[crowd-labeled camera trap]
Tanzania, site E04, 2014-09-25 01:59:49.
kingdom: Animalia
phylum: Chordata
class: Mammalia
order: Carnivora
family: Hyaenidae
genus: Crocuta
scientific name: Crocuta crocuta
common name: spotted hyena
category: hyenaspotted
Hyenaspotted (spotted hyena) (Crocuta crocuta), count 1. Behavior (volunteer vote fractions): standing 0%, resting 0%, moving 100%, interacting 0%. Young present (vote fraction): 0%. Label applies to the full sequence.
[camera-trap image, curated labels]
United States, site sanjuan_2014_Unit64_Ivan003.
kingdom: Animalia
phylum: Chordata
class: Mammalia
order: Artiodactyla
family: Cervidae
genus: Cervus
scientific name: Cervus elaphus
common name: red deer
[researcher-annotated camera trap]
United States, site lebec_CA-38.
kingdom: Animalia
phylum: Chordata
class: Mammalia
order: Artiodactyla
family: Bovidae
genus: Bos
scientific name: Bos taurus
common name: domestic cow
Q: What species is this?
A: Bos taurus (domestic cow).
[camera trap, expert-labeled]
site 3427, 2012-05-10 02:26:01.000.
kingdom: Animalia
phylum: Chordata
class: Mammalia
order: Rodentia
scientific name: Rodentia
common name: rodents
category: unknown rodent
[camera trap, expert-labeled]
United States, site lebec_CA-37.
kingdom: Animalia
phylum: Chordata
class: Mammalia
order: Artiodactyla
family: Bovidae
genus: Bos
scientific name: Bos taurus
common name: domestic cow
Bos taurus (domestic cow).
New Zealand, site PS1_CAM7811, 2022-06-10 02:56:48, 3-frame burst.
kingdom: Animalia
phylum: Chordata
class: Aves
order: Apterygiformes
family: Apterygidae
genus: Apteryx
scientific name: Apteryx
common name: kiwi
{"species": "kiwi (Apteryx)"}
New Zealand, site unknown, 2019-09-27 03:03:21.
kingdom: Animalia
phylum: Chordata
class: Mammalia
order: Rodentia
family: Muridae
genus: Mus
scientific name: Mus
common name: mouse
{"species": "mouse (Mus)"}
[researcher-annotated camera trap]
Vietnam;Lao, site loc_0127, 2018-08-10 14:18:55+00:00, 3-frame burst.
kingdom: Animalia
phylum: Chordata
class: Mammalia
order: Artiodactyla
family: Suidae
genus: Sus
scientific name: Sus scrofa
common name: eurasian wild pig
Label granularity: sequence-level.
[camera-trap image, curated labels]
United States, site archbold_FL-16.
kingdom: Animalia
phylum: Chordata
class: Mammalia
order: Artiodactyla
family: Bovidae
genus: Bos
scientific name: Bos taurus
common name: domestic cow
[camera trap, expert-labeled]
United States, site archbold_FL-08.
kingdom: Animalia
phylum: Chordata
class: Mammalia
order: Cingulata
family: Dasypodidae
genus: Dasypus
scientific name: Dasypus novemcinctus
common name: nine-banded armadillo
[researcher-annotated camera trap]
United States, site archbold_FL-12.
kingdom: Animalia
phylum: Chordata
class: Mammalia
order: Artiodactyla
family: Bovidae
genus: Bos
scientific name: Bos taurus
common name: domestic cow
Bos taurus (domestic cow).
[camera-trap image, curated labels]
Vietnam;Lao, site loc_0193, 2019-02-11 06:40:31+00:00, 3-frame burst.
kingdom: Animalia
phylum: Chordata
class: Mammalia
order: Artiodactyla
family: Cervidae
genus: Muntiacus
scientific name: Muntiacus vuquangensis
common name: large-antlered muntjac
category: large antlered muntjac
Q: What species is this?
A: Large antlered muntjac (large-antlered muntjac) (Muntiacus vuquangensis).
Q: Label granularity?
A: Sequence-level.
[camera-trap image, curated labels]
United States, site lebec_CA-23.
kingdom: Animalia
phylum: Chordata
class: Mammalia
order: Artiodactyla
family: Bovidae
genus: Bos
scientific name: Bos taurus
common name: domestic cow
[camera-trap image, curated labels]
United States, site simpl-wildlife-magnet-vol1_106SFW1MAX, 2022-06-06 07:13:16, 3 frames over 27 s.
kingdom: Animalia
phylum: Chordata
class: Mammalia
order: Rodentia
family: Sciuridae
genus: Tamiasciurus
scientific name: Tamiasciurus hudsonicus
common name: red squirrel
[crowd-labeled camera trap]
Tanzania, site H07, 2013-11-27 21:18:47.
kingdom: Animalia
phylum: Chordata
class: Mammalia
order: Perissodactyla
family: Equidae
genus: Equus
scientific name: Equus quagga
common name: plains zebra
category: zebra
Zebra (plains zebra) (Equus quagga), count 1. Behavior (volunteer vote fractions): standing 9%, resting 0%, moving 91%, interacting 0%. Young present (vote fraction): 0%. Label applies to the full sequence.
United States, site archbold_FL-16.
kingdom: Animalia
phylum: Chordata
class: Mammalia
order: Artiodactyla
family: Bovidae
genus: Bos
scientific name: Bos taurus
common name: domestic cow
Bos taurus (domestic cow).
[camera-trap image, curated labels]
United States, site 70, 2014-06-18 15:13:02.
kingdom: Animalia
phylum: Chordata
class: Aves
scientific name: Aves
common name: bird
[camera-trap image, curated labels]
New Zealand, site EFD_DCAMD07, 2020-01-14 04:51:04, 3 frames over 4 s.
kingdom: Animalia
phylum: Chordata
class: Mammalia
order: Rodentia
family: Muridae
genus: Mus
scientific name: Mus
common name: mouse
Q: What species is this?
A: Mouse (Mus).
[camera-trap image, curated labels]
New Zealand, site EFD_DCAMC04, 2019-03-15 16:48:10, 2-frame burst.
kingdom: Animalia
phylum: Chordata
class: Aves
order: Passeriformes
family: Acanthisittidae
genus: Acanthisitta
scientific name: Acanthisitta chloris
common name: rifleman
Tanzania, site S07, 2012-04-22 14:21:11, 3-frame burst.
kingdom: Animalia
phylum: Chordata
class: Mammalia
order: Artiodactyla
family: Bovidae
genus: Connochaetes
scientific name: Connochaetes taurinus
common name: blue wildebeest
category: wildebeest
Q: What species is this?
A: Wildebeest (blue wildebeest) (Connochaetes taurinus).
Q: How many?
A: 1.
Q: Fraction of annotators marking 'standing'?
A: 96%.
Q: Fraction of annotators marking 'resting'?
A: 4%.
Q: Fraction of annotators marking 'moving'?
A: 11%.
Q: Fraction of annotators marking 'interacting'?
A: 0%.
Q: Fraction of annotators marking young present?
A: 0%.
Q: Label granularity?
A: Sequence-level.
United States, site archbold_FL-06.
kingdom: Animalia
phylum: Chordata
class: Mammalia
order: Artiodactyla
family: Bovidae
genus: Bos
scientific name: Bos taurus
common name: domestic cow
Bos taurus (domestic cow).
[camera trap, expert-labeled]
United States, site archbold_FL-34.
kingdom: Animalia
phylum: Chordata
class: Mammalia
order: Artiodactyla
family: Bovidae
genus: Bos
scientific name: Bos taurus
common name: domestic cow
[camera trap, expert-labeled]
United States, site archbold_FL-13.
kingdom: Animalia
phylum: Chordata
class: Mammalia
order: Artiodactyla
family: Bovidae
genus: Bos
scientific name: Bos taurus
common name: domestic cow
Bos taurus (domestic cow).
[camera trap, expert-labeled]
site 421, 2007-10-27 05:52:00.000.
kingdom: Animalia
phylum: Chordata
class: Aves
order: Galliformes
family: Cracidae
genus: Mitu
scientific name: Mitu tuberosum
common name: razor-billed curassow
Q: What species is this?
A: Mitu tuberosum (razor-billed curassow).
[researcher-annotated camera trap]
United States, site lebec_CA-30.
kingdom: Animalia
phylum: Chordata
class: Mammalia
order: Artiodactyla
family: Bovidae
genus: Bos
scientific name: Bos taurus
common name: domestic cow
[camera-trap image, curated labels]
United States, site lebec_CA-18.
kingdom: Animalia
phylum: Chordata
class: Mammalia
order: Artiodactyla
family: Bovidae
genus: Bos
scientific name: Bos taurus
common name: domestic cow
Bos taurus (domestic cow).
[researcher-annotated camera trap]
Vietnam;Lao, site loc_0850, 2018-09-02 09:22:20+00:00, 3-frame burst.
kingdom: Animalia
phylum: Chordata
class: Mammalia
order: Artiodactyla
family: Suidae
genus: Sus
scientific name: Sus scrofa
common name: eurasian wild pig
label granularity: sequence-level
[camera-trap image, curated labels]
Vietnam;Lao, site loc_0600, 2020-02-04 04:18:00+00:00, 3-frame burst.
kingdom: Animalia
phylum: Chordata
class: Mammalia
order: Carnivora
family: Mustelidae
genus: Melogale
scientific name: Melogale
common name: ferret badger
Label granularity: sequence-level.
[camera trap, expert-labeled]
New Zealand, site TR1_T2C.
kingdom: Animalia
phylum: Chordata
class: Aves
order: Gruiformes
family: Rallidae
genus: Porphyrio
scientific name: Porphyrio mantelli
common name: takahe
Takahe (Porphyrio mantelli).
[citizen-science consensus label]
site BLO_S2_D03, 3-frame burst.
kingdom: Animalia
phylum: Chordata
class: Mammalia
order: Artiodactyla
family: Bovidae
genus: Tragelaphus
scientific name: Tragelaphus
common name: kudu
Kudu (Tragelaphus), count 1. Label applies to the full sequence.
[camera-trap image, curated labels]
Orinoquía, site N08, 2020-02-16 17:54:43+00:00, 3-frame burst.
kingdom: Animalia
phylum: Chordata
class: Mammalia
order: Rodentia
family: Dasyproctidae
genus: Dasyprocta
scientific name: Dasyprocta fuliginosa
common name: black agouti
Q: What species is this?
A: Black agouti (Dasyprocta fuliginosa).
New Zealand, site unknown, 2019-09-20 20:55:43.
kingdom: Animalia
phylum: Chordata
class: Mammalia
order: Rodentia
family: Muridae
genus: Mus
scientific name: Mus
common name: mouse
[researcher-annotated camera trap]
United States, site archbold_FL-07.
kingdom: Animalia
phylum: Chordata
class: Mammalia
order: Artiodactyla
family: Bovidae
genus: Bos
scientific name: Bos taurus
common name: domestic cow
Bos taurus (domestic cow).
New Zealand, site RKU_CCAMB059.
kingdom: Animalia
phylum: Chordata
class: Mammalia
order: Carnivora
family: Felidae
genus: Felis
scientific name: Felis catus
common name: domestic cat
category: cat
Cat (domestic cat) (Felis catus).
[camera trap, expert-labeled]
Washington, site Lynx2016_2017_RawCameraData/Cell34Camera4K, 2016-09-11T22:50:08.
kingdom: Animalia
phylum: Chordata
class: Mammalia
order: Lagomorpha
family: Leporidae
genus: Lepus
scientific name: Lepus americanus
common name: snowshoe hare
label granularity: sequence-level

- - -

All lines above from the one with "A: Wildebeest (blue" to the one with "scientific name: Mitu tuberosum", inclusive, should be copied exactly, and no other lines.

A: Wildebeest (blue wildebeest) (Connochaetes taurinus).
Q: How many?
A: 1.
Q: Fraction of annotators marking 'standing'?
A: 96%.
Q: Fraction of annotators marking 'resting'?
A: 4%.
Q: Fraction of annotators marking 'moving'?
A: 11%.
Q: Fraction of annotators marking 'interacting'?
A: 0%.
Q: Fraction of annotators marking young present?
A: 0%.
Q: Label granularity?
A: Sequence-level.
United States, site archbold_FL-06.
kingdom: Animalia
phylum: Chordata
class: Mammalia
order: Artiodactyla
family: Bovidae
genus: Bos
scientific name: Bos taurus
common name: domestic cow
Bos taurus (domestic cow).
[camera trap, expert-labeled]
United States, site archbold_FL-34.
kingdom: Animalia
phylum: Chordata
class: Mammalia
order: Artiodactyla
family: Bovidae
genus: Bos
scientific name: Bos taurus
common name: domestic cow
[camera trap, expert-labeled]
United States, site archbold_FL-13.
kingdom: Animalia
phylum: Chordata
class: Mammalia
order: Artiodactyla
family: Bovidae
genus: Bos
scientific name: Bos taurus
common name: domestic cow
Bos taurus (domestic cow).
[camera trap, expert-labeled]
site 421, 2007-10-27 05:52:00.000.
kingdom: Animalia
phylum: Chordata
class: Aves
order: Galliformes
family: Cracidae
genus: Mitu
scientific name: Mitu tuberosum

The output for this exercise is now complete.